The code loaded a small model (gpt2) and configured SFTTrainer with <code>bf16=True</code>. The trainer automatically enabled bfloat16 mixed precision training. During training, forward passes ran in bfloat16, but weights stayed in float32 (as controlled by the device and optimizer). The trainer output shows that mixed_precision is set to 'bf16' and fp16 is disabled. Weight dtypes remain float32 because that's where the optimizer stores them: bfloat16 is only used in the compute graph, not for weight storage.
Common gotcha
Developers often think bf16=True means 'my weights are now bfloat16': they're not.

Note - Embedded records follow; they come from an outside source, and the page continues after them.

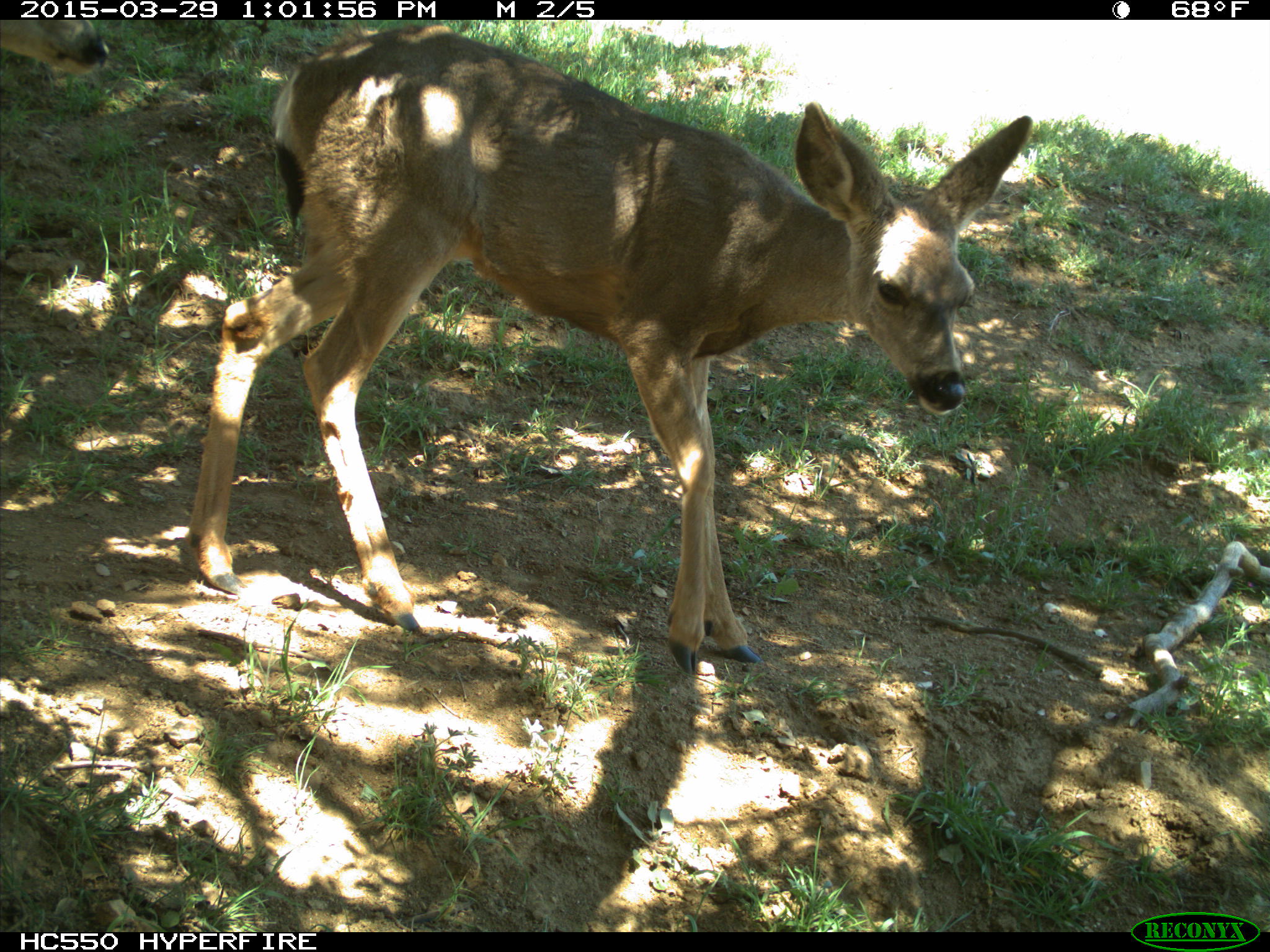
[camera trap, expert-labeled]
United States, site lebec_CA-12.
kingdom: Animalia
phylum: Chordata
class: Mammalia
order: Artiodactyla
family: Cervidae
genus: Odocoileus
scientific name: Odocoileus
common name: deer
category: unidentified deer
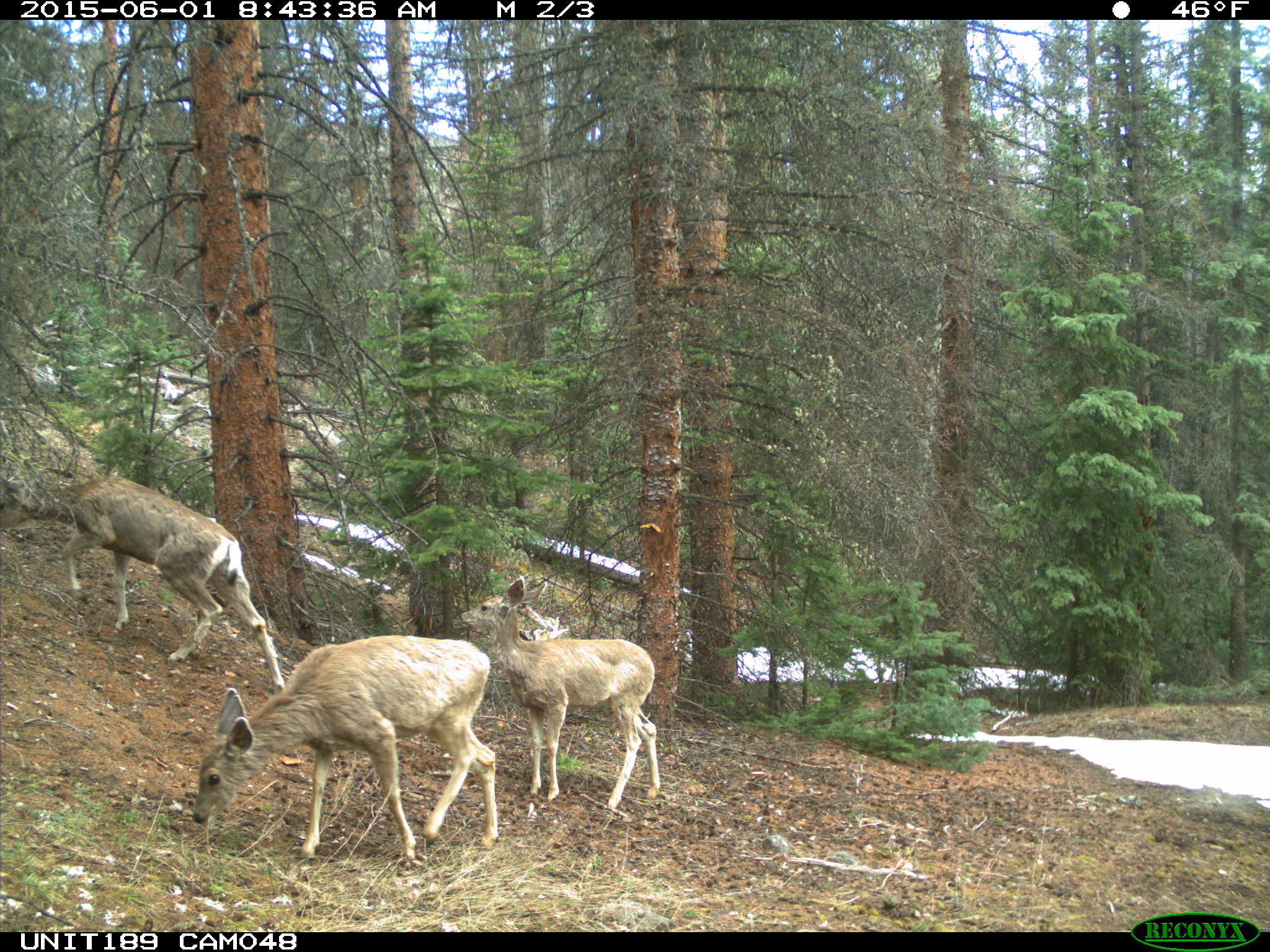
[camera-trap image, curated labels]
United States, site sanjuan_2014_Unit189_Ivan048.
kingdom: Animalia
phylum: Chordata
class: Mammalia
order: Artiodactyla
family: Cervidae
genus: Odocoileus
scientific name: Odocoileus hemionus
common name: mule deer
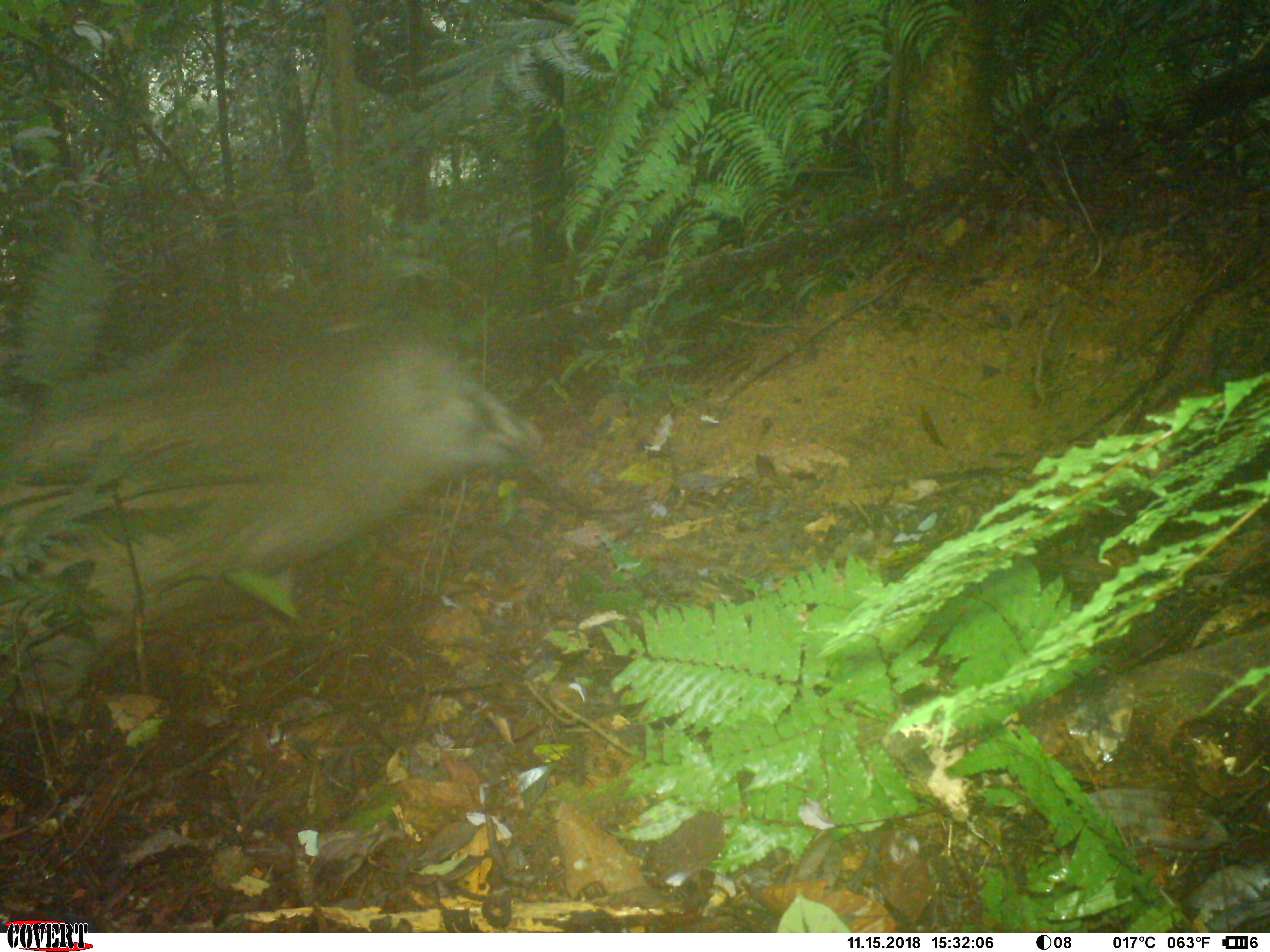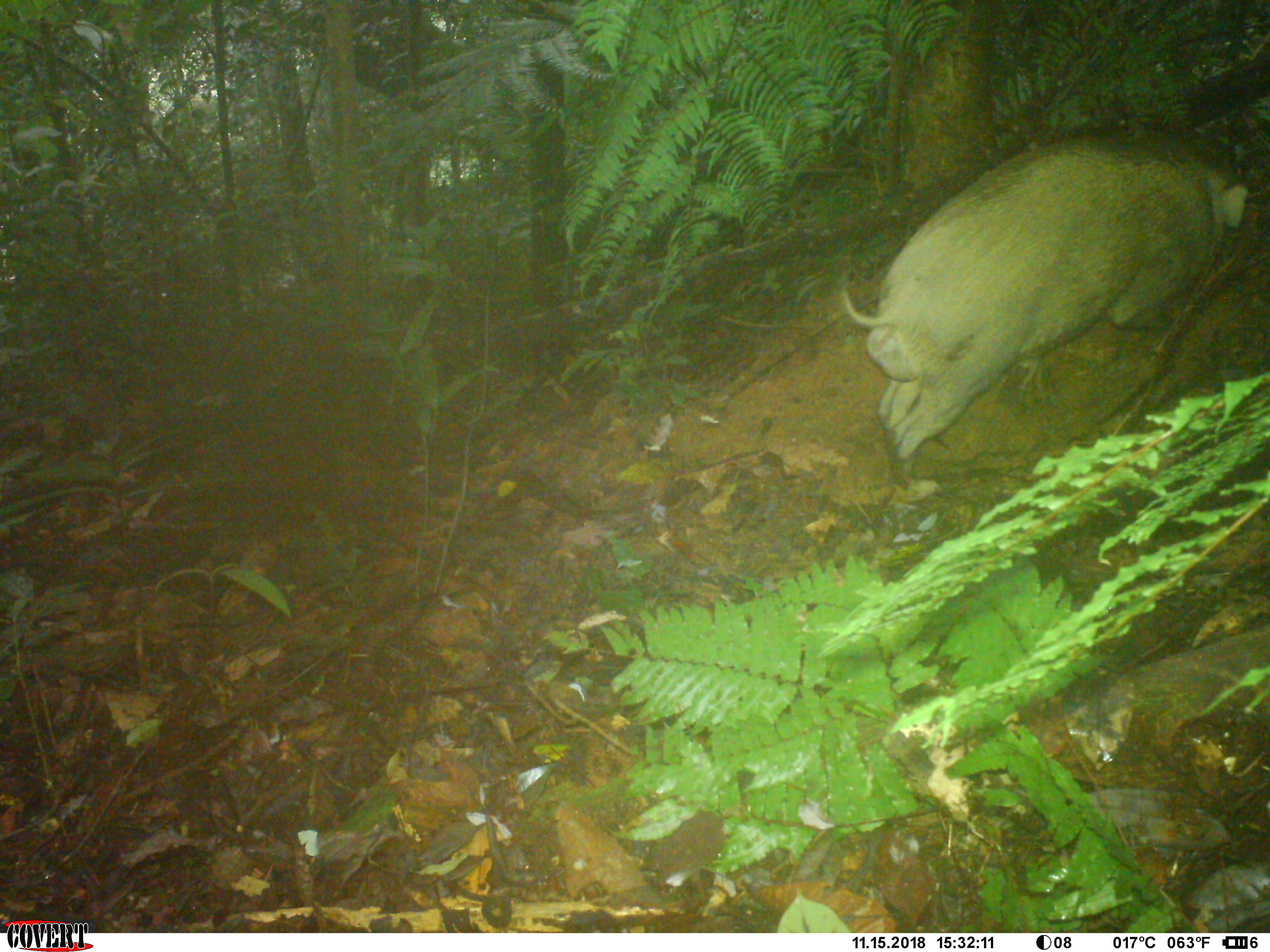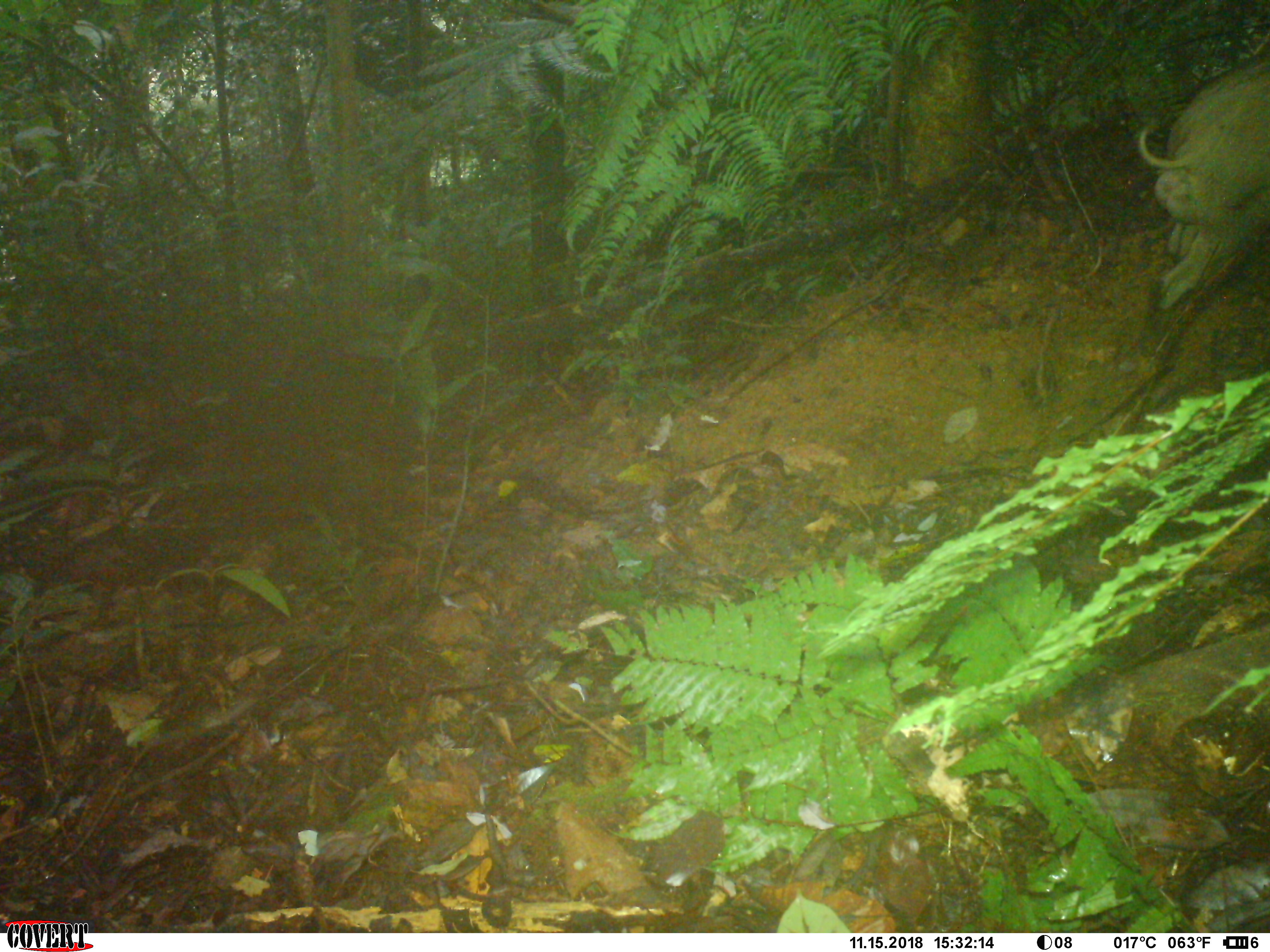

Weights stay in float32 on the optimizer side. What changes is the forward/backward compute dtype. If you set both bf16=True and fp16=True, the trainer will crash with an error about conflicting precision settings. Also, gradient accumulation with mixed precision can magnify numerical errors: reduce accumulation steps if loss becomes NaN.
Error recovery
RuntimeError: expected scalar type Float but found BFloat16Loss becomes NaN during trainingTypeError: 'NoneType' object is not subscriptable with bf16=TrueExperienced dev note
The moment you scale to real-world models (7B+), mixed precision stops being optional: it becomes required for 24GB VRAM constraints. But here's what matters: bfloat16 is the safe default on anything post-2022 (A100, newer consumer RTX). If you're on older hardware and training breaks mysteriously, it's often because float16 gradient scaling wasn't tuned. Save yourself 3 hours of debugging: start with bfloat16, monitor loss for spikes in the first 100 steps, and only drop to float32 if you see NaNs. Also, gradient clipping (max_grad_norm) becomes more important with mixed precision: set it to 1.0 by default.
Check your understanding
You train with bf16=True and notice your training loss is stable for 500 steps, then suddenly spikes to NaN in step 501. Your weights are already in float32 and learning rate is 5e-5. Why did this happen, and which single hyperparameter change is most likely to fix it without restarting? (Assume no obvious data issues.)
Show answer hint
A correct answer recognizes that gradient accumulation or a data anomaly caused an extreme gradient value that mixed precision couldn't handle. The fix is gradient_max_norm or a learning rate reduction: not precision switching, since bfloat16 is already set. Bonus insight: if this happens at a specific step, check if a long sequence or outlier example appeared in the data at that batch.